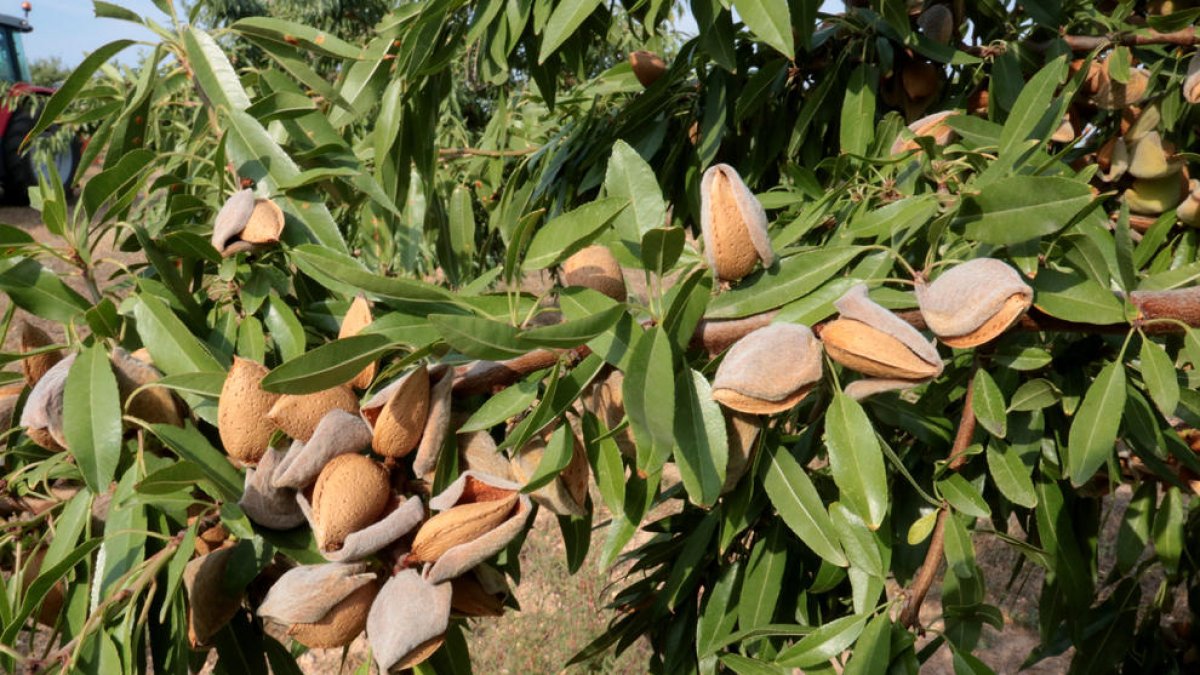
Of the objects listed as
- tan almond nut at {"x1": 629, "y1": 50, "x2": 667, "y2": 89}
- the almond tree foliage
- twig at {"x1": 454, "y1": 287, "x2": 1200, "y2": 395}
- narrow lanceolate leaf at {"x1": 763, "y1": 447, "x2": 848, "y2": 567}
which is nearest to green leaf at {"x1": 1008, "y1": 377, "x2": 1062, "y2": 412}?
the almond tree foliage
--
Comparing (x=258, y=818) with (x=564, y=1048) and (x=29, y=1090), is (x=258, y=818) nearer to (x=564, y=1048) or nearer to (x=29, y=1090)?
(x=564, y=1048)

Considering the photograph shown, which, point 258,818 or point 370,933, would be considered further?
...
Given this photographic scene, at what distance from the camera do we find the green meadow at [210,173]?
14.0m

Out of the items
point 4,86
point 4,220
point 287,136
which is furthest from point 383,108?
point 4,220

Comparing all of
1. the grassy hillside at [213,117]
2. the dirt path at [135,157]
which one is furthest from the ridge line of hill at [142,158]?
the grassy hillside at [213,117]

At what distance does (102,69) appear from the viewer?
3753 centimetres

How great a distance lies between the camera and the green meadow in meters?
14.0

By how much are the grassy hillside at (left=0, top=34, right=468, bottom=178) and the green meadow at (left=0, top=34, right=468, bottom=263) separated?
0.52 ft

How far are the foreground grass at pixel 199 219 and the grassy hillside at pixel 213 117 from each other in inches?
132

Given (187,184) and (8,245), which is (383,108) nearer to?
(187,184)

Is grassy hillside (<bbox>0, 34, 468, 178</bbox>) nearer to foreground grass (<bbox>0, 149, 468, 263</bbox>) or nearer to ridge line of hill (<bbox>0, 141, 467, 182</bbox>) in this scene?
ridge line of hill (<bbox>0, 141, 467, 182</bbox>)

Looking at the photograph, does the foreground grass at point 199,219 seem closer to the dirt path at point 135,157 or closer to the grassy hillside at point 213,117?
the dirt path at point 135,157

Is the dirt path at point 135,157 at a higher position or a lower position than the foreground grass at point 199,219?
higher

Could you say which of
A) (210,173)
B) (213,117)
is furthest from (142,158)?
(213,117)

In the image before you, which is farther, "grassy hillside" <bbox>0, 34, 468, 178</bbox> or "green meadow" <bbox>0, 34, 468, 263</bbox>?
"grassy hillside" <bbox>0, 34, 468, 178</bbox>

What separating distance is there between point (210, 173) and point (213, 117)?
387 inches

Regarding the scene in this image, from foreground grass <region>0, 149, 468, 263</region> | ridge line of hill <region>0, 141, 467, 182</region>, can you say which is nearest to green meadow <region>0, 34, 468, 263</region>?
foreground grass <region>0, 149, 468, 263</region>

* **Task statement**
Report how many of the lines above contain the string "scene", with case counting, and give only that number.

* **Final result**
3